── DATA ROWS

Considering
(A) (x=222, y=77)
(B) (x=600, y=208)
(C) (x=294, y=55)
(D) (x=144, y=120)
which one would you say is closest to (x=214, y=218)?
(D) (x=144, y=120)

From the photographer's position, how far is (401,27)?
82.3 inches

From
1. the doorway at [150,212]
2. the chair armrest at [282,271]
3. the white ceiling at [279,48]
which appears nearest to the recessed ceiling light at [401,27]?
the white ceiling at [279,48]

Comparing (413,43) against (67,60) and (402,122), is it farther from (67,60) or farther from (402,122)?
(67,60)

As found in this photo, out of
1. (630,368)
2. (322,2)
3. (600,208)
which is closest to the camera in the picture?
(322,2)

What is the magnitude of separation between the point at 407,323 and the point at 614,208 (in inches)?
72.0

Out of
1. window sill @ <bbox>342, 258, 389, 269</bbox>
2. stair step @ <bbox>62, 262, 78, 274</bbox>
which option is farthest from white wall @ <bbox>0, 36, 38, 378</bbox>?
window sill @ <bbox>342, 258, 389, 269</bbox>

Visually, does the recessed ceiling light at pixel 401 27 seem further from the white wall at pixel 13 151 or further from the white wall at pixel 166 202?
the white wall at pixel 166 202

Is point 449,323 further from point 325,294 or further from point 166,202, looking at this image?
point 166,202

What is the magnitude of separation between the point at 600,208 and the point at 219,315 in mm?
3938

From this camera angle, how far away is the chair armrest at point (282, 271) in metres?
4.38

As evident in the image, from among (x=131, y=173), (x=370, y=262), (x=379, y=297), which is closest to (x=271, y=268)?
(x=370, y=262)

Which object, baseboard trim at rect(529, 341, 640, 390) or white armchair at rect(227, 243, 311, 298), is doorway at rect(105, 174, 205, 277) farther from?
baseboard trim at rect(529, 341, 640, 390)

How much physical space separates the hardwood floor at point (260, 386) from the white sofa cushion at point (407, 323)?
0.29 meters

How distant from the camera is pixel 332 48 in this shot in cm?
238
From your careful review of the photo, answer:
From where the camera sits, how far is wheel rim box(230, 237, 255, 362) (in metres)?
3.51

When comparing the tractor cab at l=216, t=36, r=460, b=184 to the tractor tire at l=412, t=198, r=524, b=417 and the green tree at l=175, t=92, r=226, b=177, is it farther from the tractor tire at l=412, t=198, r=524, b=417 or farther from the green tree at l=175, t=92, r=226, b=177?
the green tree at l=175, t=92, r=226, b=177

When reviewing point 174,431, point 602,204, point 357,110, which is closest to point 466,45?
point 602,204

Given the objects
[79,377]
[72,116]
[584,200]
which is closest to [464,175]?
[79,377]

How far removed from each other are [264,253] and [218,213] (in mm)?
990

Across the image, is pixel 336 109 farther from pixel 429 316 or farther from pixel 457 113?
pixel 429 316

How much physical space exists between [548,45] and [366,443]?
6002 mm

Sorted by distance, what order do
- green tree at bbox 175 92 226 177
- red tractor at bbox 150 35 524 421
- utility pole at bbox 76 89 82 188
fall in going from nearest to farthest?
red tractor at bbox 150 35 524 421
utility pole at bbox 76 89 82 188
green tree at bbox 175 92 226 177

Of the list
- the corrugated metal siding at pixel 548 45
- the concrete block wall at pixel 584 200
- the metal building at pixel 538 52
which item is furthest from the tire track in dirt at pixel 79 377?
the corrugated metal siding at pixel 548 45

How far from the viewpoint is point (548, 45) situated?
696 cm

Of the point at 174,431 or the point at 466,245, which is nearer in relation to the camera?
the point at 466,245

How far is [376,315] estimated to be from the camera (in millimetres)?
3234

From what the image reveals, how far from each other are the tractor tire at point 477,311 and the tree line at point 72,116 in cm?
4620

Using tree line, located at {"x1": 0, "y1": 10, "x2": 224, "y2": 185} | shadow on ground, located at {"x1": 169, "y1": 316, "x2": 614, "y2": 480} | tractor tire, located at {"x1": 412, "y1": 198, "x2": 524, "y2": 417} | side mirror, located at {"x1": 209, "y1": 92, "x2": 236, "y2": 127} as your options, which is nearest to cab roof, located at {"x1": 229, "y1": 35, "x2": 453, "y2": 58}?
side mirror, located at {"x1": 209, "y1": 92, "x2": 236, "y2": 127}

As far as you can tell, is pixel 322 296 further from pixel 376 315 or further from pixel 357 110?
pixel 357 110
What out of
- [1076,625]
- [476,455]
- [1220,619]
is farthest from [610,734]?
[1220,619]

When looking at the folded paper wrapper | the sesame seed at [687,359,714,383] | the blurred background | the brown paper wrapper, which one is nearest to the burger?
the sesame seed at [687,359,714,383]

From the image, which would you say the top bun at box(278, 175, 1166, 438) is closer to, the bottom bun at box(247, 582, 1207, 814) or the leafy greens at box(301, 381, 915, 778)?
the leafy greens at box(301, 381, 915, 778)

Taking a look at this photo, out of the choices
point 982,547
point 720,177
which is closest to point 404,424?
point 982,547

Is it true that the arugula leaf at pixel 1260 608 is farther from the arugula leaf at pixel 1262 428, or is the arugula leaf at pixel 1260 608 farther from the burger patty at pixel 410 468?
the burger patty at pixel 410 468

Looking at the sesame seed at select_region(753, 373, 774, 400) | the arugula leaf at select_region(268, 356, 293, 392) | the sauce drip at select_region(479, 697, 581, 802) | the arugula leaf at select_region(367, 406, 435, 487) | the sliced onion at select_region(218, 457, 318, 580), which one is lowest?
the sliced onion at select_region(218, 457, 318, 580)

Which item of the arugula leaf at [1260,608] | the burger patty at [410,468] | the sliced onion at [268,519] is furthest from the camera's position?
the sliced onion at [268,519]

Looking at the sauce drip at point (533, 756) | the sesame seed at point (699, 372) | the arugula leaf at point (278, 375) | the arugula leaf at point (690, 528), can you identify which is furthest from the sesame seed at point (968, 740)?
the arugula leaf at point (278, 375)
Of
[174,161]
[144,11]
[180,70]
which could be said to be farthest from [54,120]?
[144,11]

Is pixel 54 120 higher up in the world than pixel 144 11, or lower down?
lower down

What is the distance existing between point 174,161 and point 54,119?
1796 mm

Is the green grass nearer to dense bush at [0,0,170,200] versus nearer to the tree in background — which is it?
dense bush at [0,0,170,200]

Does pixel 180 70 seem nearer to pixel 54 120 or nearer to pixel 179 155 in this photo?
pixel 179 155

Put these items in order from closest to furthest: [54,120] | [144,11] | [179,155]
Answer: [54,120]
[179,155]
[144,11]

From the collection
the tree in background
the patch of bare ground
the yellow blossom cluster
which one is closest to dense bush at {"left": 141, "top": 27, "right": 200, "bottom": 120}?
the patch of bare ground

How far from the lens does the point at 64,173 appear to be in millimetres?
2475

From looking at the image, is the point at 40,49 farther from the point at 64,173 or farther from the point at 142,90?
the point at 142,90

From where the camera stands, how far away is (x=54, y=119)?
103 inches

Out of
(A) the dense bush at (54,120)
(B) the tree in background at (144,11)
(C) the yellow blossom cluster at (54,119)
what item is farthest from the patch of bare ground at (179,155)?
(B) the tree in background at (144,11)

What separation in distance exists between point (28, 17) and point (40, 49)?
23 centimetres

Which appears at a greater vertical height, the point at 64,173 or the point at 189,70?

────

JOB - Your task is to return, exactly and on their own, the lines from the one containing "Which item of" through the last line of the listing.

EXPECTED ANSWER -
Which item of the arugula leaf at [1260,608] | the burger patty at [410,468] | the sliced onion at [268,519] is furthest from the camera's position?
the sliced onion at [268,519]

Looking at the sauce drip at point (533, 756) | the sesame seed at point (699, 372) | the arugula leaf at point (278, 375) | the arugula leaf at point (690, 528), can you identify which is furthest from the sesame seed at point (968, 740)?
the arugula leaf at point (278, 375)
Of
[174,161]
[144,11]
[180,70]
which could be said to be farthest from [54,120]?
[144,11]

Is pixel 54 120 higher up in the world than pixel 144 11, or lower down?
lower down

What is the distance existing between point 174,161 and point 54,119?
1796 mm

Is the green grass nearer to dense bush at [0,0,170,200] versus nearer to the tree in background — which is it?
dense bush at [0,0,170,200]

Does pixel 180 70 seem nearer to pixel 54 120 or nearer to pixel 179 155 in this photo?
pixel 179 155

Put these items in order from closest to furthest: [54,120] | [144,11] | [179,155]
Answer: [54,120]
[179,155]
[144,11]

From the collection
the tree in background
the patch of bare ground
the yellow blossom cluster
which one is closest to dense bush at {"left": 141, "top": 27, "right": 200, "bottom": 120}?
the patch of bare ground

How far from the lens does the point at 64,173 appear to be in millimetres?
2475

From looking at the image, is the point at 40,49 farther from the point at 64,173 or farther from the point at 142,90?
the point at 142,90

From where the camera stands, how far away is (x=54, y=119)?
103 inches

Out of
(A) the dense bush at (54,120)
(B) the tree in background at (144,11)
(C) the yellow blossom cluster at (54,119)
what item is farthest from the patch of bare ground at (179,155)?
(B) the tree in background at (144,11)

What separation in distance exists between point (28, 17) and point (40, 49)?
23 centimetres

Which appears at a greater vertical height, the point at 64,173 or the point at 189,70?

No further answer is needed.